# Google map and satellite



## Average Joey (Apr 6, 2005)

This is so cool.On google you can type in address and the map will take you right to the address,and you can switch to satellite and see the address in actual color!

Kind of spooky to see where I live from space.


----------



## Anton Bruckner (Apr 12, 2005)

now that is eerie. now I see why conspiracy theories is a big industry.


----------



## sastark (Apr 12, 2005)

Type in "Capitol Hill, Washington DC" 

Look at the image.


----------



## sastark (Apr 12, 2005)

maps.google.com


----------



## Anton Bruckner (Apr 12, 2005)

now the question by the lawyer to a squirmy witness on the stand will have new significance.

"Where were you at the time in question, answer carefully Mr Doe we have Satellite photos of every place in the world and at every time?"

Witness breaks down.

Witness: I did it, I did, I went to Burger King eventhough I am an avowed eater of the Big Mac, I just couldn't resist the Whopper. you understand, you understand. I'm human.

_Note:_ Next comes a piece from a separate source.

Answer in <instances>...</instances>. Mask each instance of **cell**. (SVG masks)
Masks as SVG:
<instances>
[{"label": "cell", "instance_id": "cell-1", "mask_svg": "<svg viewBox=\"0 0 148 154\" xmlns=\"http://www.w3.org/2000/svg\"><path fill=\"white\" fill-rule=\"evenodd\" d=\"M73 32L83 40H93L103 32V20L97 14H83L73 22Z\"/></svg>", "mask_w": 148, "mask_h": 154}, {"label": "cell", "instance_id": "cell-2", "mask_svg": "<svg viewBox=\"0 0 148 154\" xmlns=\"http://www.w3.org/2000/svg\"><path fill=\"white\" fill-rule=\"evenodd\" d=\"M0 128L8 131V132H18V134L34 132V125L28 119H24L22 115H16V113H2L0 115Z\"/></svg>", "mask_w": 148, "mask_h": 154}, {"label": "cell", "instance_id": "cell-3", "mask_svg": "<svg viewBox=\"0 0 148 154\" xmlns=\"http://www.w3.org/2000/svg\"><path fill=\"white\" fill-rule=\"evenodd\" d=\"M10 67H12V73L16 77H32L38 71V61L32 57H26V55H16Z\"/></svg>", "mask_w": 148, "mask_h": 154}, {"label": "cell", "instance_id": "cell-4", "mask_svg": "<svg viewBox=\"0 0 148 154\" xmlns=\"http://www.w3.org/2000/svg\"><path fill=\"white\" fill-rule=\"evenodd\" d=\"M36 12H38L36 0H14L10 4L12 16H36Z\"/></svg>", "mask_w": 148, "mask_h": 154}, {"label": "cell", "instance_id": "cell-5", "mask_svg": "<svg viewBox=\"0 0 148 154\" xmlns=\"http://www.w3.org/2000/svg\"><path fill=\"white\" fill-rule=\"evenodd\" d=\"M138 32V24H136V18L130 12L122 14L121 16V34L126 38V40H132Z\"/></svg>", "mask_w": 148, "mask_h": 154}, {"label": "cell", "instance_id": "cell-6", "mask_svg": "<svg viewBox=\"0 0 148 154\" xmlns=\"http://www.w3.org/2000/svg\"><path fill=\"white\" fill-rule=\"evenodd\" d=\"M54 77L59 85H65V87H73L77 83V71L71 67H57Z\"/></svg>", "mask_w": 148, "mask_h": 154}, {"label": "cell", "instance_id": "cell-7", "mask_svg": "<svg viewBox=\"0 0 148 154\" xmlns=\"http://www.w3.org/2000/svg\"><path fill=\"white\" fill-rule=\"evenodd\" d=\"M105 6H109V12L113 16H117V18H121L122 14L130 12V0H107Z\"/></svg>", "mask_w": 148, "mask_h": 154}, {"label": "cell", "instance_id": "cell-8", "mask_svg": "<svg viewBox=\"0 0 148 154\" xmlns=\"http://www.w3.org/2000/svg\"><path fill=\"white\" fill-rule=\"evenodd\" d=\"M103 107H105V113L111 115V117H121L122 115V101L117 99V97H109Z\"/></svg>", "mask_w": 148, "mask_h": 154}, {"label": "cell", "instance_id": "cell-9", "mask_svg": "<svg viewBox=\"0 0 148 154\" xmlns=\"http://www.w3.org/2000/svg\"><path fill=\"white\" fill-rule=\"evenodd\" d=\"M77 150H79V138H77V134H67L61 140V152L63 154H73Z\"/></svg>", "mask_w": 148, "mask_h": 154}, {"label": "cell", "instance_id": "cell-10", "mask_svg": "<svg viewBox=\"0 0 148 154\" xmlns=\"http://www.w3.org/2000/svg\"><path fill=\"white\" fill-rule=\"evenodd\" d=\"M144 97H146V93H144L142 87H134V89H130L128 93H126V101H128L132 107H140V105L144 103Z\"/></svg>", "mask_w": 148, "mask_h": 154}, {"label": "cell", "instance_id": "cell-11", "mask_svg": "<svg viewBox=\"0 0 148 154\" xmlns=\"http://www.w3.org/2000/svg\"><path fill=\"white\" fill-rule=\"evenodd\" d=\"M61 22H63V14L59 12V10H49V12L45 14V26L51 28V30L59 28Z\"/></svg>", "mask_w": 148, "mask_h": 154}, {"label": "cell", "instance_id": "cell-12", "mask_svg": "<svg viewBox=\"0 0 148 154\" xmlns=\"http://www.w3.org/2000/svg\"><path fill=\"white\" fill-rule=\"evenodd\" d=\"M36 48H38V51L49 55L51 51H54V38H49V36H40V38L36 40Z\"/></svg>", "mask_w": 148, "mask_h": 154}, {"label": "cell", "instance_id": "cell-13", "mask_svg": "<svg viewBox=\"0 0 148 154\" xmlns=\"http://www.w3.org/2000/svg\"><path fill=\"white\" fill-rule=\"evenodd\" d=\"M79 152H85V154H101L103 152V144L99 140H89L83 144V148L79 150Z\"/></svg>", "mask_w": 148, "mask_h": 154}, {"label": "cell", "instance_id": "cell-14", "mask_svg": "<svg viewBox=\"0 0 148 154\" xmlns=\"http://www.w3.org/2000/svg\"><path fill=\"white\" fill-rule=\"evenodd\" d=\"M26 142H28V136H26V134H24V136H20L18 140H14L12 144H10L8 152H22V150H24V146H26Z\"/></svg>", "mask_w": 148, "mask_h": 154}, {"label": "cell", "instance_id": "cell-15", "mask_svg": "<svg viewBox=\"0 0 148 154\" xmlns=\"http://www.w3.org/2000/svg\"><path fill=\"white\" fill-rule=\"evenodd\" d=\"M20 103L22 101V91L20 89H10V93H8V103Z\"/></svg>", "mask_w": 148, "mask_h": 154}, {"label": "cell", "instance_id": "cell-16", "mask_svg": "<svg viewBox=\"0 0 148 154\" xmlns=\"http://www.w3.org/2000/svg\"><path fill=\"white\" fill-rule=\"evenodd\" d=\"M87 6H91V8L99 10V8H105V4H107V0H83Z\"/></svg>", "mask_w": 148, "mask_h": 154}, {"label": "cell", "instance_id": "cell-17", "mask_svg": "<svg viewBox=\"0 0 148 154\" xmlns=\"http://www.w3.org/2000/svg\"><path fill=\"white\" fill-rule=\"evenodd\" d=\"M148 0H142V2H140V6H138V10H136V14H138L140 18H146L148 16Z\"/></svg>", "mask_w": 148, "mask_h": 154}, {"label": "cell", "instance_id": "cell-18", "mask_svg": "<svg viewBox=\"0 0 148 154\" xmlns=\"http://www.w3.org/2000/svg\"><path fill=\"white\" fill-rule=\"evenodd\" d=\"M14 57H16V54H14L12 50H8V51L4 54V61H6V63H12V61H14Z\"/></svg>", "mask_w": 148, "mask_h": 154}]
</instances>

[Edited on 4-13-2005 by Slippery]


----------



## govols (Apr 13, 2005)

Look Auntie Em, I can see my house from here.


----------



## D. Paul (Apr 26, 2005)

> _Originally posted by sastark_
> Type in "Capitol Hill, Washington DC"
> 
> Look at the image.



What image should we be seeing? Magnified?


----------



## sastark (Apr 26, 2005)

Donald, the image is "blurry" over the capital building.


----------